Senate Majority Leader Mitch McConnell listens to Donald Trump in 2017 (Chip Somodevilla/Getty)


The Senate’s top Republican, Sen. Mitch McConnell of Kentucky, has blamed Donald Trump for the January 6 attack on the US Capitol.

McConnell was unequivocal in a speak on the Senate floor on Tuesday afternoon: “The mob was fed lies. They were provoked by the President and other powerful people.”

Five people died in the attack, including a Capitol police officer beaten with a fire extinguisher. Spurred by a Trump speech outside the White House less than three hours earlier, his followers threatened to kill legislators and Vice President Pence, who were gathered to confirm Joe Biden as President-elect.

McConnell’s statement bolstered the possibility that he might vote to convict Trump in his forthcoming impeachment trial on the charge of “incitement of insurrection”.

The Republican leader has protected and enabled Trump for almost four years, including in the Trump-Russia scandal and in Trump’s first impeachment trial over pressure on Ukraine to smear Biden. But last week he shifted position and indicated he is open to conviction: “[I have] not made a final decision on how I will vote, and I intend to listen to the legal arguments when they are presented to the Senate.”

McConnell’s Yes vote could galvanize the 17 Republicans needed to join all Democrats for the 2/3rd majority to mark Trump as the first convicted President in US history.

Sources said McConnell and the GOP’s Senate leadership have not been whipping their colleagues to protect Trump.

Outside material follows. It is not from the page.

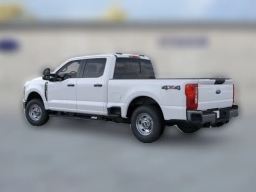 Ford Super Duty F-250 SRW XL 4WD Crew Cab 6.75' Box 2026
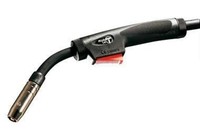 Сварочная горелка Trafimet PLUS 14; 4 м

Sen. John Cornyn of Texas, the second-ranking Republican, told reporters on Tuesday: “I’ve heard people talk about a vote of conscience, and I think that’s a good way to put it.”

Several Republicans told CNN that they are keeping an open mind over the outcome.

See also American Carnival: The Spectacle Politics of the Trumpist Insurrection

In his floor speech yesterday, McConnell stood up to Donald Trump’s falsehood of a “stolen election” — and the six Republican Senators and 138 Representatives who backed Trump in objecting to President-elect Biden:

We certified the people’s choice for their 46th president. Tomorrow President-elect Biden and Vice President-elect [Kamala] Harris will be sworn in. We’ll have a safe and successful inaugural.